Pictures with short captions
+===+
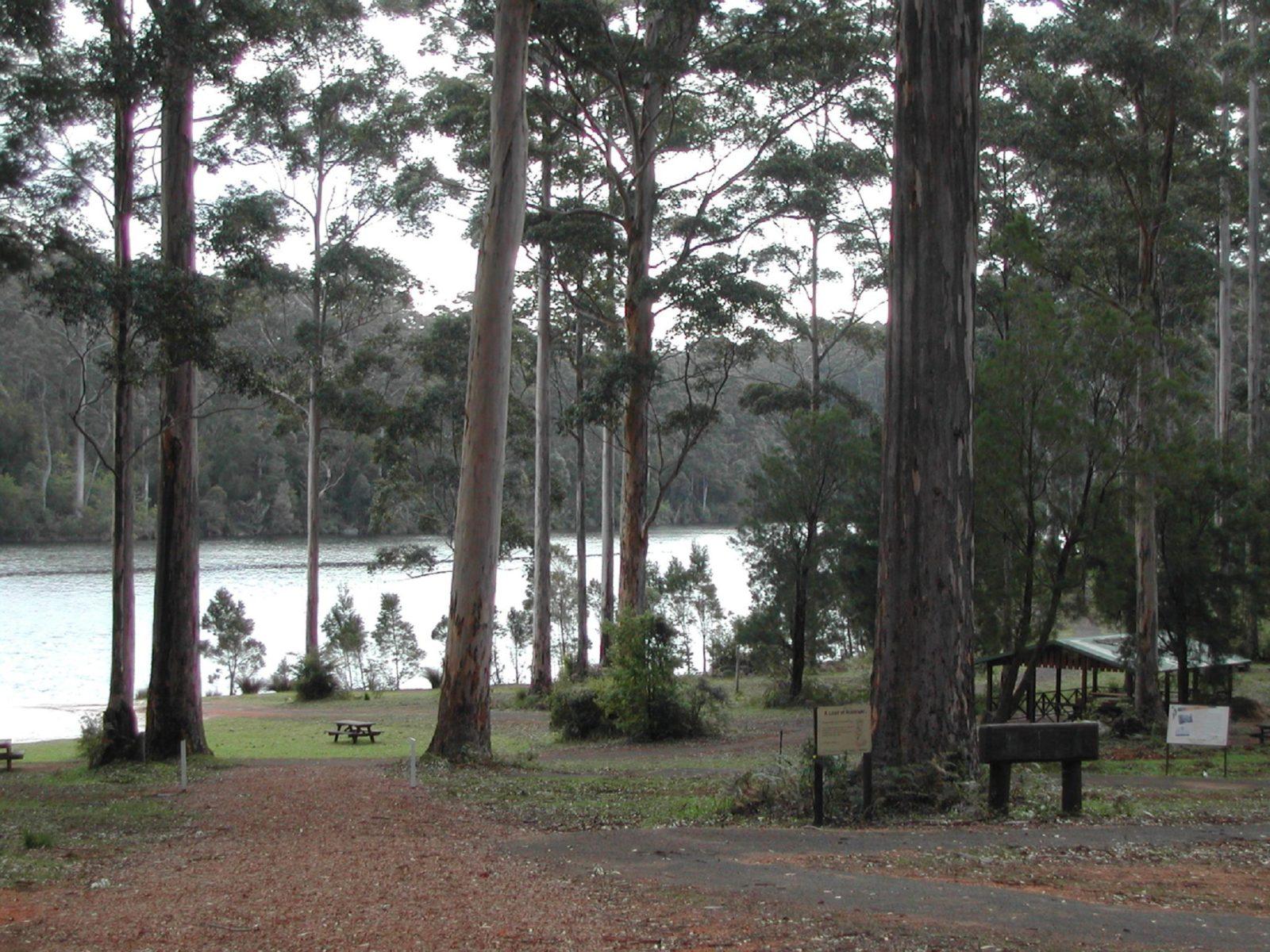 Big Brook Arboretum, Pemberton, Western Australia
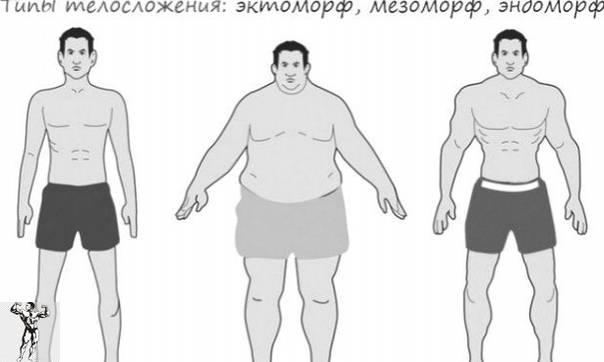 3 основных типа телосложения у женщин. найди свой - всё о женщинах - медиаплатформа миртесен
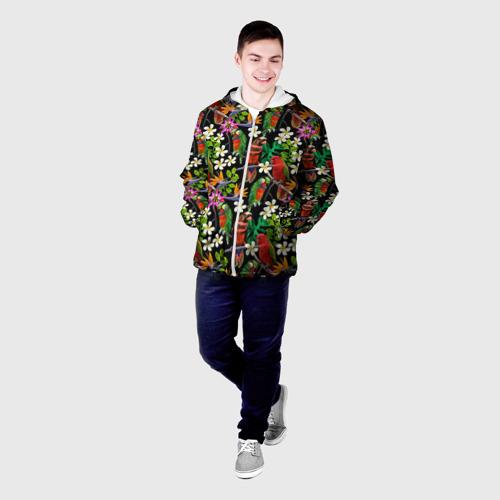 Мужская куртка 3D  Фото 03, Попугаи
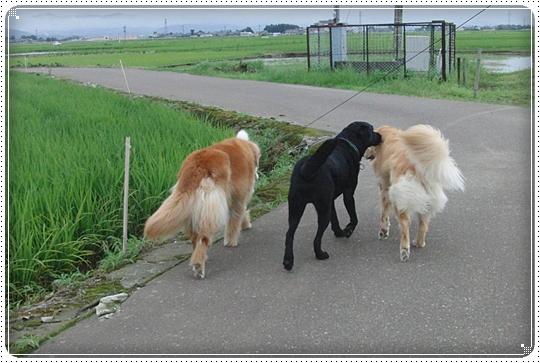 2010,7,12お散歩10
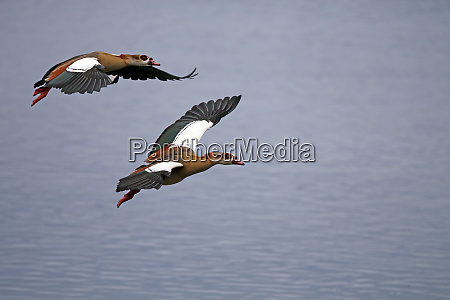 flying nile geese alopochen aegyptiaca in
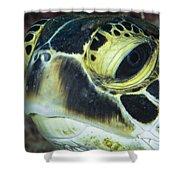 Hawksbill Sea Turtle Portrait Shower Curtain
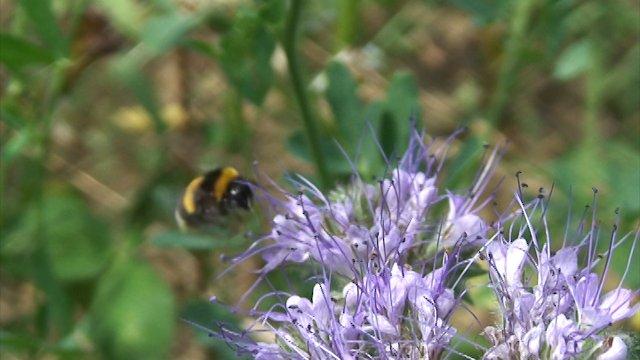 Kako privući oprašivače i druge korisne insekte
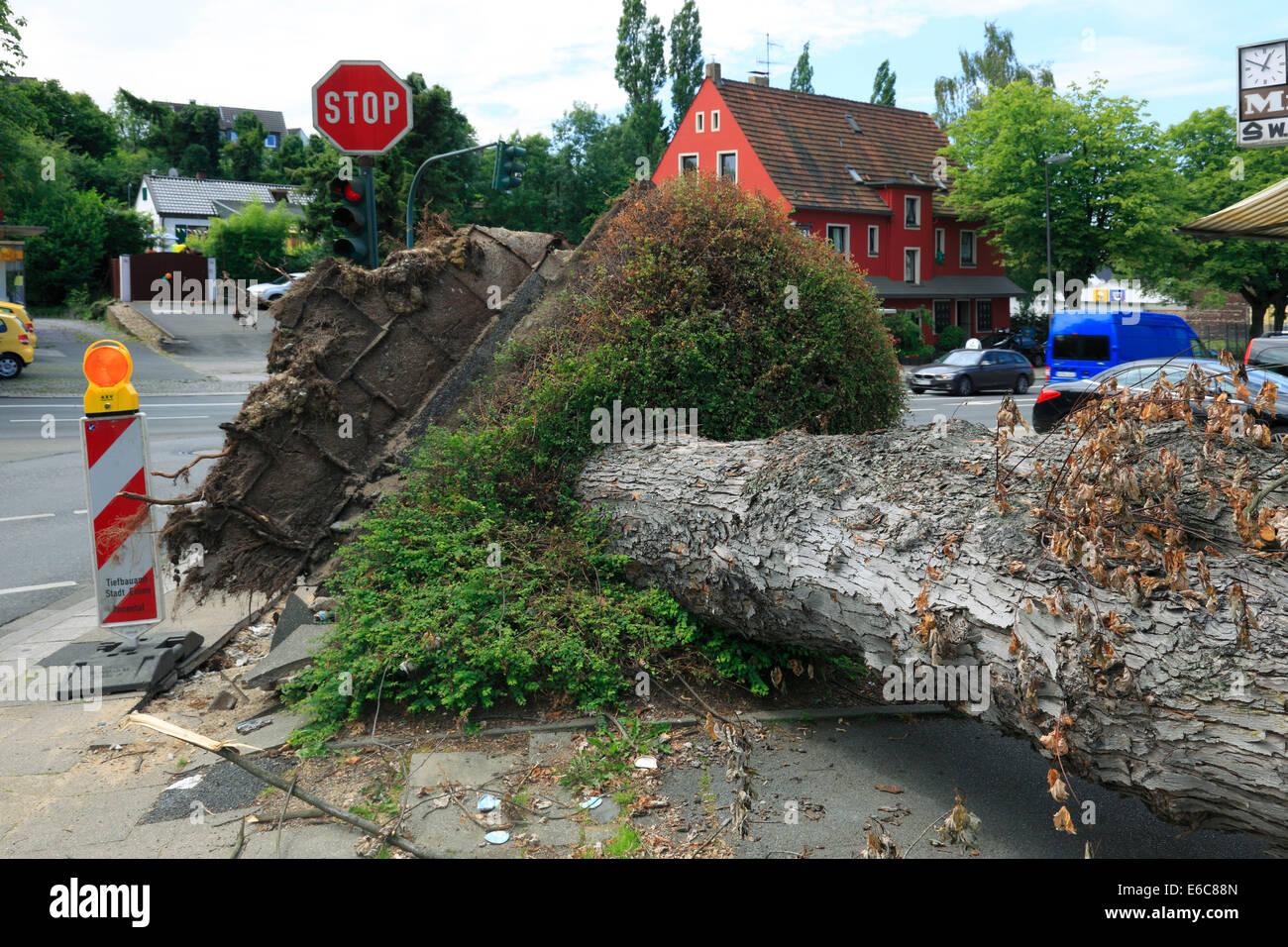 storm damages by depression 'Ela' on June 9, 2014 an June 10, 2014, disrooted tree at corner Velberter Strasse, - Stock Image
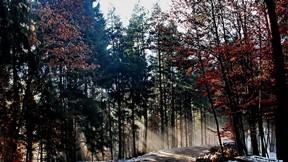 orman,yol,güneş,kar,ağaç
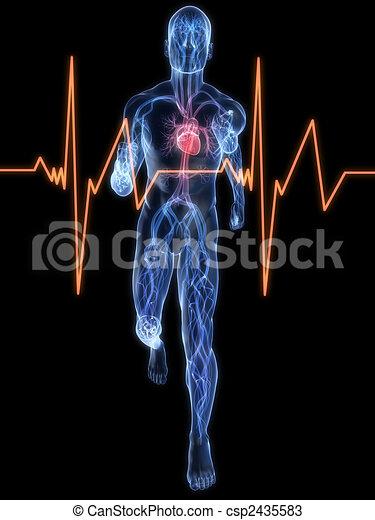 jogger - vascular system - csp2435583
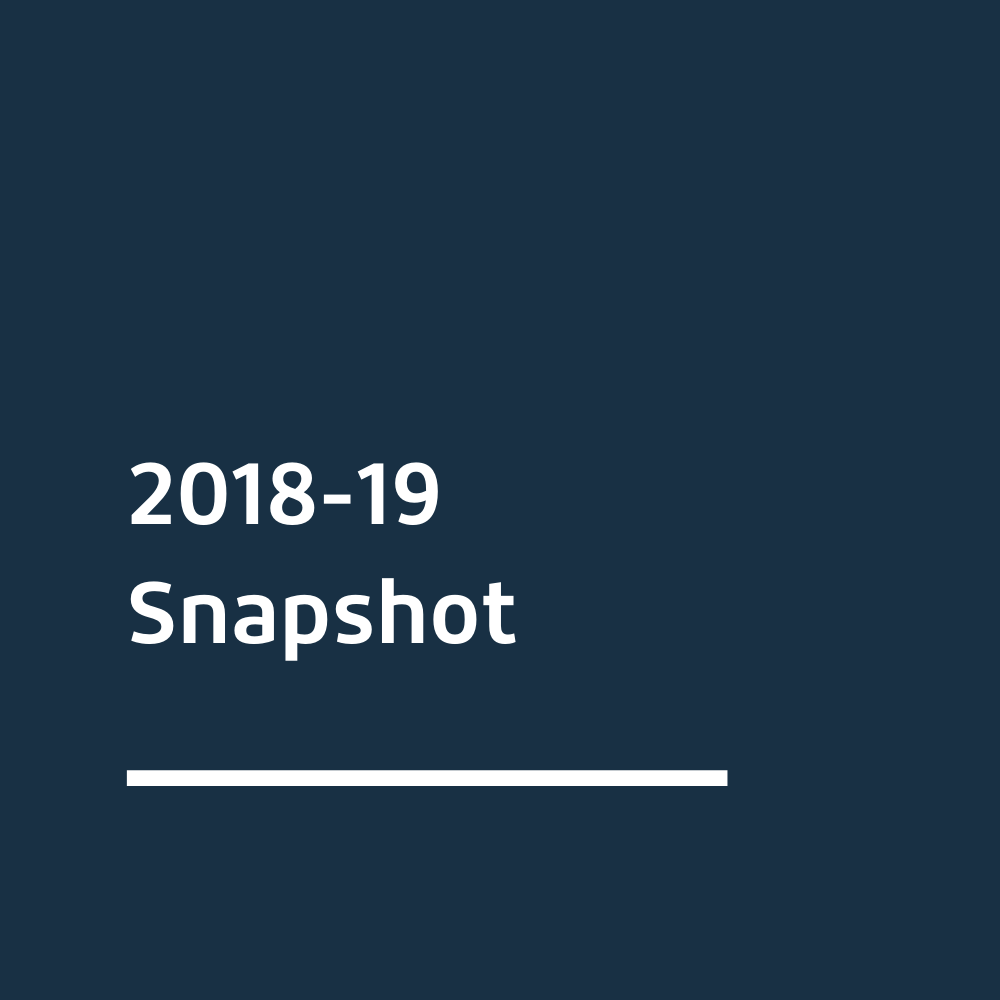 2019 Snapshot related link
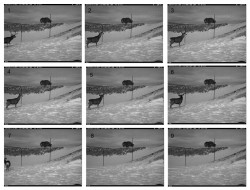 Overpasses and underpasses: Effectiveness of crossing structures for migratory ungulates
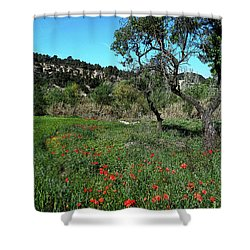 Catalan Countryside In Spring Shower Curtain by Don Pedro De Gracia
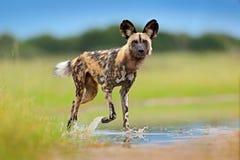 Fauna de Zambia, Mana Pools Perro salvaje africano, caminando en el agua en el camino Búsqueda del perro pintado con los oídos gr imagen de archivo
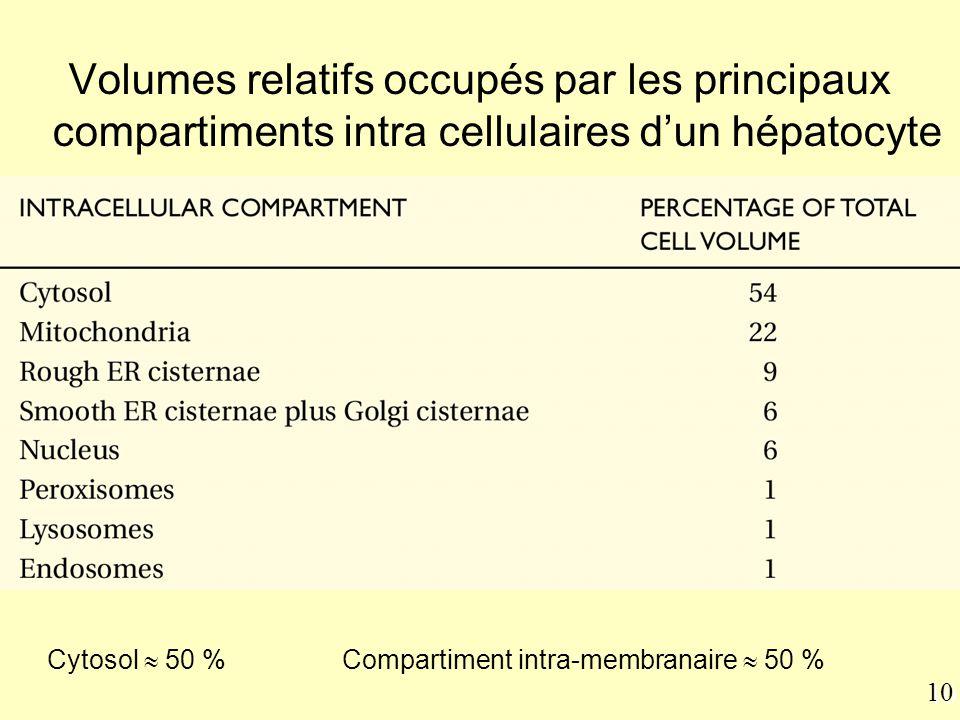 10 Table 12-1 Volumes relatifs occupés par les principaux compartiments intra cellulaires d'un hépatocyte Cytosol  50 % Compartiment intra-membranair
+===+
• **EXERCISE**
Write out the whole of the data exactly; the pictures stay out.

• **SOLUTION FOR THIS PROBLEM**
 Big Brook Arboretum, Pemberton, Western Australia
 3 основных типа телосложения у женщин. найди свой - всё о женщинах - медиаплатформа миртесен
 Мужская куртка 3D  Фото 03, Попугаи
 2010,7,12お散歩10
 flying nile geese alopochen aegyptiaca in
 Hawksbill Sea Turtle Portrait Shower Curtain
 Kako privući oprašivače i druge korisne insekte
 storm damages by depression 'Ela' on June 9, 2014 an June 10, 2014, disrooted tree at corner Velberter Strasse, - Stock Image
 orman,yol,güneş,kar,ağaç
 jogger - vascular system - csp2435583
 2019 Snapshot related link
 Overpasses and underpasses: Effectiveness of crossing structures for migratory ungulates
 Catalan Countryside In Spring Shower Curtain by Don Pedro De Gracia
 Fauna de Zambia, Mana Pools Perro salvaje africano, caminando en el agua en el camino Búsqueda del perro pintado con los oídos gr imagen de archivo
 10 Table 12-1 Volumes relatifs occupés par les principaux compartiments intra cellulaires d'un hépatocyte Cytosol  50 % Compartiment intra-membranair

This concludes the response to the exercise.